_EXERCISE 1_
Pull out every line in the rows below that contains the word "items".

_PAGE TEXT_
--

Can you tell me a bit about your time with Machito?  You’re one of the earliest African-American musicians to blend with Latin bands in a somewhat different way than Dizzy Gillespie did it even.

TAYLOR:  Well, I was influenced by the same man who sort of indoctrinated Dizzy — that was Mario Bauza.  Mario was the musical director of the Machito band, and he was one of the greatest musicians I’ve ever met.  I mean, he was just wonderful.  A fine teacher, a very inspirational mentor.  He just picked me… I was working in the relief band, and their piano player, Joe Loco, was drafted, and Mario picked me to play in the band until they could get another pianist up from Cuba.  They had a guy they wanted to bring because they knew Joe was going to be drafted, but evidently he was called up before they were ready and they couldn’t get this guy up.  So I got a chance to play with the band until he arrived.

How long was that?

TAYLOR:  Not very long.  It was at an engagement at a place on Broadway called La Conga.  In those days were several Latin clubs right on Broadway.  Noro Morales was playing around the corner from us.

Was it a dance club or a sit-down club?

TAYLOR:  It was a club.  We had to play a show.  And they had dancing.  Nearly all of those clubs had dancing.  But there was a show, and it featured people singing and dancing and doing comedy and so forth.  It was just a regular Broadway type club show.

Was playing in clave a big adjustment for you at that time?  Did it seem strange?  Was it natural?

TAYLOR:  I didn’t have a CLUE as to what that was about until I joined that band.  It was really an education.  Mario explained to me that playing out of clave was like in jazz clapping your hands on the 1 and 3 instead of the 2 and 4.  Well, that’s pretty clear. [LAUGHS] I don’t want to do that.  Mario was a wonderful jazz musician.  He’d played with Chick Webb and Calloway.  So he really knew how to give jazz phrasing without fighting the clave, and that was really amazing.

Have you continued to be absorbed in clave and Latin music through the years?  Has it been a continuing preoccupation for you?

TAYLOR:  Oh, yes.  It’s something that is an important part of my style.  I wrote a book, “How To Play The Bombo” and some little piano books back in those years.  Whenever I play there’s always something Latin in it.  It’s just something that’s part of the way I like to play.

It would be great to hear you again with an idiomatic Latin band.

TAYLOR:  But over the years they’ve gotten closer and closer to what we do, so I’m not careful with the clave as I used to be, because you don’t have to be.

--

_EXERCISE DATA_
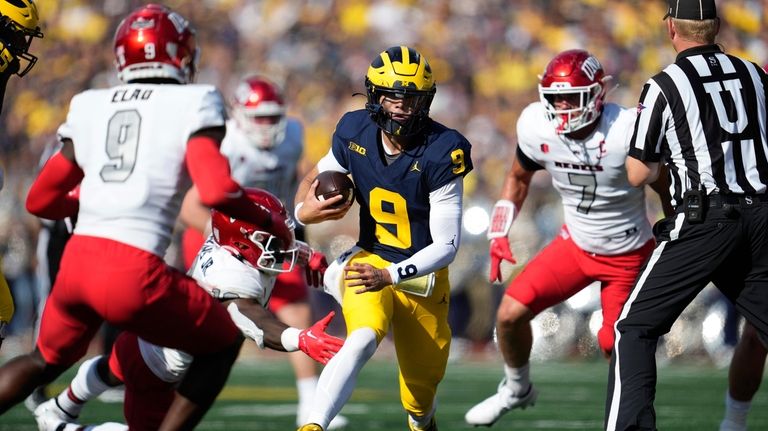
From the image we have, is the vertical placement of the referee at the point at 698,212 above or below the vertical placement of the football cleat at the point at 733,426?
above

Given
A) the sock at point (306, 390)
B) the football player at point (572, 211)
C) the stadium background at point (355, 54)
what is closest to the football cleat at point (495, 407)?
the football player at point (572, 211)

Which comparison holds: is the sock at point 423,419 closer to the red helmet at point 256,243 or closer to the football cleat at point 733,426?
the red helmet at point 256,243

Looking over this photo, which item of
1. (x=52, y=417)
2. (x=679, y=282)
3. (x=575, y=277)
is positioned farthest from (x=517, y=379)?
(x=52, y=417)

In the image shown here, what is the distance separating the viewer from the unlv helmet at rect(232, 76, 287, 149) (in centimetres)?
758

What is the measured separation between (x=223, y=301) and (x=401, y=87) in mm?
1157

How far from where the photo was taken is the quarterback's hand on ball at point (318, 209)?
194 inches

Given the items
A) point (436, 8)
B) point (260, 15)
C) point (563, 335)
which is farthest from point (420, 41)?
point (563, 335)

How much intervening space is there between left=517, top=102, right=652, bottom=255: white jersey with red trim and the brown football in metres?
1.45

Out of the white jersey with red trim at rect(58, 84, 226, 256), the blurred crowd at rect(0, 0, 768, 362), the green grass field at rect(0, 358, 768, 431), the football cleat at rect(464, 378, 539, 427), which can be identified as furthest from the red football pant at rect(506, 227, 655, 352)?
the blurred crowd at rect(0, 0, 768, 362)

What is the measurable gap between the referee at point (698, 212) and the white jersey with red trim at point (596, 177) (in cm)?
130

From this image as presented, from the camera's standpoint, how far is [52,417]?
516 cm

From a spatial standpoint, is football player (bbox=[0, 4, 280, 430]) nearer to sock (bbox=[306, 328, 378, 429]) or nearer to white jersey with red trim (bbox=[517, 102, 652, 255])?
sock (bbox=[306, 328, 378, 429])

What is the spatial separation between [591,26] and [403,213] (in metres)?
9.00

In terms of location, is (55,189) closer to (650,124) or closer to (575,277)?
(650,124)
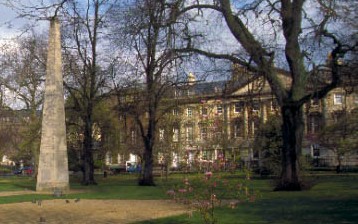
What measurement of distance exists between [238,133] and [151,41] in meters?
28.8

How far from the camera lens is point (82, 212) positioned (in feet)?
61.8

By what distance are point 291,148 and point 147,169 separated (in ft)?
52.4

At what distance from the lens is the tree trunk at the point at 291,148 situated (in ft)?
83.8

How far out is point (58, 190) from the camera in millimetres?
29812

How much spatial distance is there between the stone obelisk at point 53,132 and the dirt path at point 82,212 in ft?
27.2

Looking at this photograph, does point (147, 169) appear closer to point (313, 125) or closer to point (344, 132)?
point (344, 132)

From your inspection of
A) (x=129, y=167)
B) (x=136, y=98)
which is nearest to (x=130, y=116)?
(x=136, y=98)

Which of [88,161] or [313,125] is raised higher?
[313,125]

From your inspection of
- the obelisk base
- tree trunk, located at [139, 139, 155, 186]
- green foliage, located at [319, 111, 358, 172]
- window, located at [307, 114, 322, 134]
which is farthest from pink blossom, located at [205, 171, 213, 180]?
window, located at [307, 114, 322, 134]

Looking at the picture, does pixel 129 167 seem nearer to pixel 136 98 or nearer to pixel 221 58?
pixel 136 98

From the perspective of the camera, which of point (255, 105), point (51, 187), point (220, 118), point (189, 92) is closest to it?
point (220, 118)

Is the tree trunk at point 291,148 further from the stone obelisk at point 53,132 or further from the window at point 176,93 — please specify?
the stone obelisk at point 53,132

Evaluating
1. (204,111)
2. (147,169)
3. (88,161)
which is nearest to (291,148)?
(204,111)

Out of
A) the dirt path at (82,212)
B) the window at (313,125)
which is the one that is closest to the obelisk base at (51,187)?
the dirt path at (82,212)
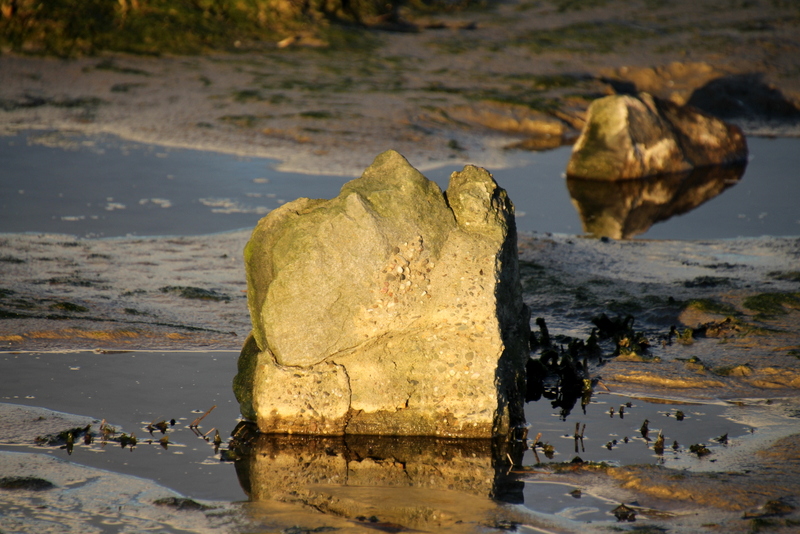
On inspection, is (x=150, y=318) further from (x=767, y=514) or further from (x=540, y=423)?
(x=767, y=514)

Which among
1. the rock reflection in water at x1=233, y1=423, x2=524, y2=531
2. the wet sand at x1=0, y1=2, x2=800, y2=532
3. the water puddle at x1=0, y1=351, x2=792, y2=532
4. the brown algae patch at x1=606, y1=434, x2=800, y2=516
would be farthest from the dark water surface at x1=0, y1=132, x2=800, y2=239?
the brown algae patch at x1=606, y1=434, x2=800, y2=516

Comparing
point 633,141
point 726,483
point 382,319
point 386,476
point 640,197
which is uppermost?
point 633,141

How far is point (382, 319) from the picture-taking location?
4.18m

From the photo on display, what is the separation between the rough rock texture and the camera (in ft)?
34.4

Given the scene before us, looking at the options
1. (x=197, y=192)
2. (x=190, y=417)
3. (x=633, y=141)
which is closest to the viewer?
(x=190, y=417)

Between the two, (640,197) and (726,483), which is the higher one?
(640,197)

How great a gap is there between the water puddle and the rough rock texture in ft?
20.2

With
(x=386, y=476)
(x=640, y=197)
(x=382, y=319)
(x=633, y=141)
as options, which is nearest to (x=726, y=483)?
(x=386, y=476)

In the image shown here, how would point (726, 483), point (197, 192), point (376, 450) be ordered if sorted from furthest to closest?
point (197, 192)
point (376, 450)
point (726, 483)

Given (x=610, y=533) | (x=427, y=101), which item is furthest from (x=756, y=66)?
(x=610, y=533)

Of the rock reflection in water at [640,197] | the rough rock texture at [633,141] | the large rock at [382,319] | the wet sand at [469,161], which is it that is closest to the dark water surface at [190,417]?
the wet sand at [469,161]

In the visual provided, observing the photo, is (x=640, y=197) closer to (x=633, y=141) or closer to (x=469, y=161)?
(x=633, y=141)

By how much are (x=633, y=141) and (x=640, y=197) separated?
0.86 meters

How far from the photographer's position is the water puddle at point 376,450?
143 inches
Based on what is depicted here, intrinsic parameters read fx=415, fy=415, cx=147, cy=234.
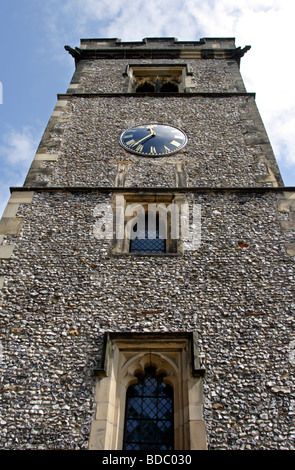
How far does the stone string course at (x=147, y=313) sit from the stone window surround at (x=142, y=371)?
0.12 m

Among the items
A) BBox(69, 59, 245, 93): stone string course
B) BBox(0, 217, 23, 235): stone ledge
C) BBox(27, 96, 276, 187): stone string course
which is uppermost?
BBox(69, 59, 245, 93): stone string course

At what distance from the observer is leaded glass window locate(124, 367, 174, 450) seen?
4.88 m

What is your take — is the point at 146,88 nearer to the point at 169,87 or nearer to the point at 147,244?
the point at 169,87

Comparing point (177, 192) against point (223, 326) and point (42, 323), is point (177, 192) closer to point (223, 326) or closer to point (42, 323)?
point (223, 326)

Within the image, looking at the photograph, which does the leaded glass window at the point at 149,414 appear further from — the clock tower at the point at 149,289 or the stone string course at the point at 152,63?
the stone string course at the point at 152,63

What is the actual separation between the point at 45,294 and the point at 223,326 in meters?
2.52

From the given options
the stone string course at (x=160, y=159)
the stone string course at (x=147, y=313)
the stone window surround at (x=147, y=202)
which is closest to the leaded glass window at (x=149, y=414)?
the stone string course at (x=147, y=313)

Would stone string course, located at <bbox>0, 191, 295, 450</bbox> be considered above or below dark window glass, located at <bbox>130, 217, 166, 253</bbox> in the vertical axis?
below

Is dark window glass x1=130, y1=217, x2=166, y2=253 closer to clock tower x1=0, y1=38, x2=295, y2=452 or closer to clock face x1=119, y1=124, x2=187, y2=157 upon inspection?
clock tower x1=0, y1=38, x2=295, y2=452

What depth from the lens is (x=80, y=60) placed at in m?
13.3

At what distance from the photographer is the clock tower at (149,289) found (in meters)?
4.74

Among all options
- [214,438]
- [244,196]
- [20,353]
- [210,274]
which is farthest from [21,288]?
[244,196]

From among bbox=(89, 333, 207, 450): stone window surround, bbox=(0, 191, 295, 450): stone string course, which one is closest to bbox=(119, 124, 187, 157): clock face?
bbox=(0, 191, 295, 450): stone string course

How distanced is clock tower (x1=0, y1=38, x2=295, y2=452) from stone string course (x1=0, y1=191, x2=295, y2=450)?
0.06 feet
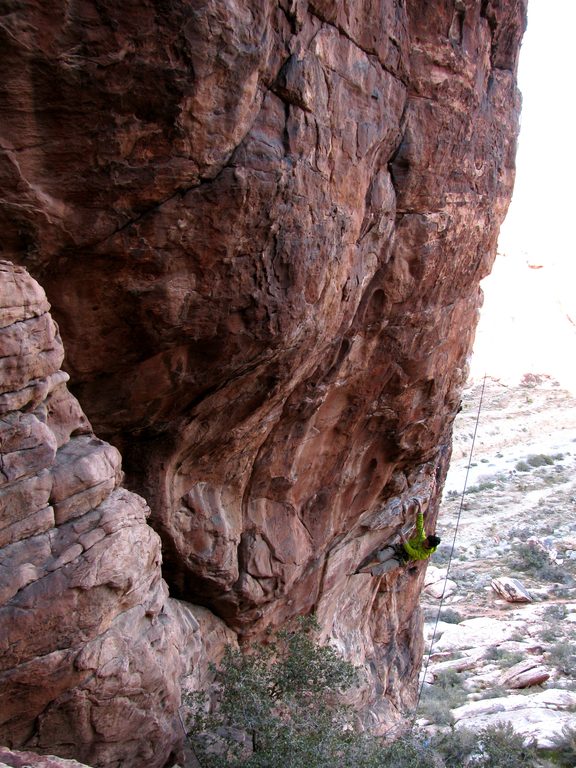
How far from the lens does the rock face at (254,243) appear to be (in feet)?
15.6

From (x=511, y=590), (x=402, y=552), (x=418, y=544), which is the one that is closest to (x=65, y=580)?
(x=402, y=552)

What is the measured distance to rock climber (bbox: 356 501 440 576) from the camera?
11406mm

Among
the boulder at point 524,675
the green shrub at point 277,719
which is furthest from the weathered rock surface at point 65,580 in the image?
the boulder at point 524,675

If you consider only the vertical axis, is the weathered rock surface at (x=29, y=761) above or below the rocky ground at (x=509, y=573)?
above

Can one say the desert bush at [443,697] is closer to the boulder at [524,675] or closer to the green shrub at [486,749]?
the boulder at [524,675]

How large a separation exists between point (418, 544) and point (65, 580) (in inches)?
324

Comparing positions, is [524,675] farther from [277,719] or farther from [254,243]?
[254,243]

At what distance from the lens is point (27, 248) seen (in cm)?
509

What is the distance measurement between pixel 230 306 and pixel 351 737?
471cm

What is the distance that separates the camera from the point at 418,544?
1177 cm

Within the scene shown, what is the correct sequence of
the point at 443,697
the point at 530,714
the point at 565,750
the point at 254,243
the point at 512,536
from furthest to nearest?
the point at 512,536
the point at 443,697
the point at 530,714
the point at 565,750
the point at 254,243

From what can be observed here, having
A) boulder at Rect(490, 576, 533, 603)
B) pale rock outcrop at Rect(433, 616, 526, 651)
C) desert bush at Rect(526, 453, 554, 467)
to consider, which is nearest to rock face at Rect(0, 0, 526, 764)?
pale rock outcrop at Rect(433, 616, 526, 651)

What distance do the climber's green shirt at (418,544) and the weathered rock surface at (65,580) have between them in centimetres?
681

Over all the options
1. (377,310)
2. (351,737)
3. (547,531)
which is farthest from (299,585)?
(547,531)
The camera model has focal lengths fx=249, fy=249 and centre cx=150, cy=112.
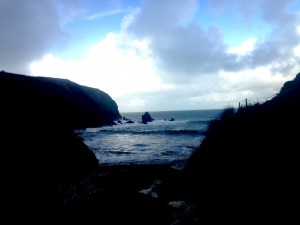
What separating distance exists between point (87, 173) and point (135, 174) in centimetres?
348

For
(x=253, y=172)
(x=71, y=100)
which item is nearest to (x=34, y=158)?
(x=253, y=172)

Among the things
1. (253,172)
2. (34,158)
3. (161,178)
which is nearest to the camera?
(253,172)

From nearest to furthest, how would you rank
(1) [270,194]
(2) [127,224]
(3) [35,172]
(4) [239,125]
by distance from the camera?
(1) [270,194] < (2) [127,224] < (4) [239,125] < (3) [35,172]

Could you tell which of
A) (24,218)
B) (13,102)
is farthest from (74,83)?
(24,218)

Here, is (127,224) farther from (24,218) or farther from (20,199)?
(20,199)

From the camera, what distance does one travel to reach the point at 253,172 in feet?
30.2

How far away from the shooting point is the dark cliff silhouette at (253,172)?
7707mm

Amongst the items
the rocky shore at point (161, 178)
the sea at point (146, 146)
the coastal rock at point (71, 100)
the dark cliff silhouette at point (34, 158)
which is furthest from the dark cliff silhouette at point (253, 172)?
the coastal rock at point (71, 100)

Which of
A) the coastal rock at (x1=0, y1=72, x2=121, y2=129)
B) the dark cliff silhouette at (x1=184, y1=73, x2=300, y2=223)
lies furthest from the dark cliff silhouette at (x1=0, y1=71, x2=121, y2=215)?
the coastal rock at (x1=0, y1=72, x2=121, y2=129)

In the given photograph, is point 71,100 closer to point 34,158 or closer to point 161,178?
point 34,158

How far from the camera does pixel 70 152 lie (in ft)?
59.6

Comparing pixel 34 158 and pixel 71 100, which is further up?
pixel 71 100

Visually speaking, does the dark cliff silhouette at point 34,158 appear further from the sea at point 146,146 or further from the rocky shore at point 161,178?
the sea at point 146,146

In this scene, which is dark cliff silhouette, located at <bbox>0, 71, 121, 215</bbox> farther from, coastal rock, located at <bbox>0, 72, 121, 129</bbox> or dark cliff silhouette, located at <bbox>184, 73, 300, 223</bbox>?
coastal rock, located at <bbox>0, 72, 121, 129</bbox>
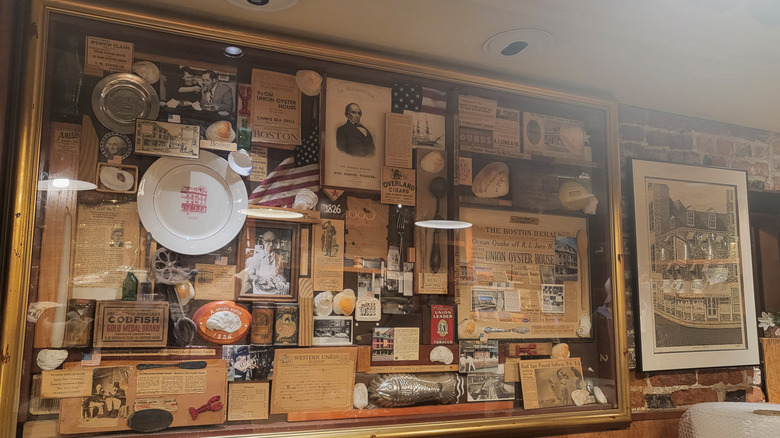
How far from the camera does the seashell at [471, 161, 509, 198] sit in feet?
6.44

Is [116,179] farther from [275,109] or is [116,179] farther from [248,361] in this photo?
[248,361]

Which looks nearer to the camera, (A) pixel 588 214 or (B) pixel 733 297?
(A) pixel 588 214

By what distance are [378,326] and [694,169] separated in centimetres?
154

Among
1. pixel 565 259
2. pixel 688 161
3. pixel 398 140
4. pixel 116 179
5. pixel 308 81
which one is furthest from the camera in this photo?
pixel 688 161

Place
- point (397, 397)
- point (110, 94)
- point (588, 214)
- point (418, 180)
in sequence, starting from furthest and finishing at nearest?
point (588, 214), point (418, 180), point (397, 397), point (110, 94)

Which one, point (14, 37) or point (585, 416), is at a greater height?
point (14, 37)

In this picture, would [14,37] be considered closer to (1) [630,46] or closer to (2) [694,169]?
(1) [630,46]

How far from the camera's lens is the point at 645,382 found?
215 centimetres

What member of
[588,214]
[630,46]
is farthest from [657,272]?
[630,46]

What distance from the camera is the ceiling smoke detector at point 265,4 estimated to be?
1.55 metres

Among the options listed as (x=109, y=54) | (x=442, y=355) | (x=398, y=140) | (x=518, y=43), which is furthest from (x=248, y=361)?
(x=518, y=43)

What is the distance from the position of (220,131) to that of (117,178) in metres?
0.31

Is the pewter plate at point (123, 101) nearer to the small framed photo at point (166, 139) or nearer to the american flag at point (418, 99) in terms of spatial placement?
the small framed photo at point (166, 139)

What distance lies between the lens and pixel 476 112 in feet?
6.49
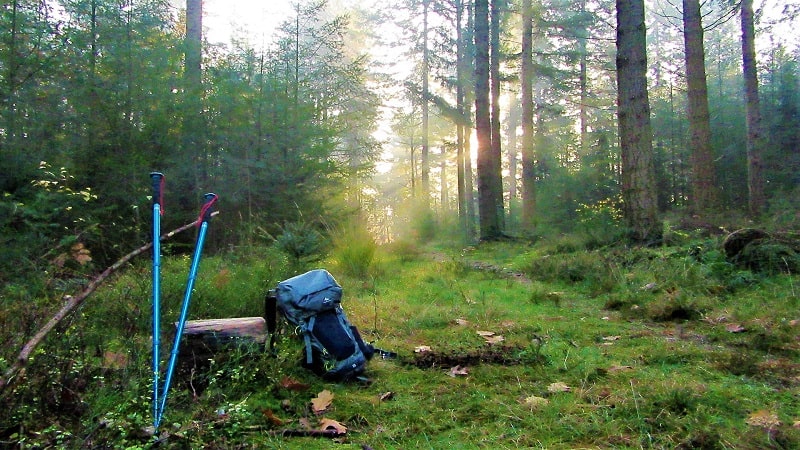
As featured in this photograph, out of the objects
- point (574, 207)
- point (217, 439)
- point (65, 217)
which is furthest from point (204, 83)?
point (574, 207)

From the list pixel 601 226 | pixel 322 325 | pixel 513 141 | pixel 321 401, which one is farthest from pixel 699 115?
pixel 513 141

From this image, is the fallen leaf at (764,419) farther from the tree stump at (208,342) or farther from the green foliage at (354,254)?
the green foliage at (354,254)

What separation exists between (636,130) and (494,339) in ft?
18.5

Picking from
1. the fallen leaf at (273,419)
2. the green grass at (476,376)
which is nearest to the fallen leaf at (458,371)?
the green grass at (476,376)

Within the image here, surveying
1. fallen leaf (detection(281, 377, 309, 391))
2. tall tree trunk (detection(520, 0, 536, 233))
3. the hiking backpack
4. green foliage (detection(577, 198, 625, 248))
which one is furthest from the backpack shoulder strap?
tall tree trunk (detection(520, 0, 536, 233))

--

_EXERCISE 2_
Transcribe the interview above from "Have you continued" up to and including "have to be.".

_SOLUTION 1_
Given the items
Among the items
Amongst the items

_SOLUTION 2_
Have you continued to be absorbed in clave and Latin music through the years?  Has it been a continuing preoccupation for you?

TAYLOR:  Oh, yes.  It’s something that is an important part of my style.  I wrote a book, “How To Play The Bombo” and some little piano books back in those years.  Whenever I play there’s always something Latin in it.  It’s just something that’s part of the way I like to play.

It would be great to hear you again with an idiomatic Latin band.

TAYLOR:  But over the years they’ve gotten closer and closer to what we do, so I’m not careful with the clave as I used to be, because you don’t have to be.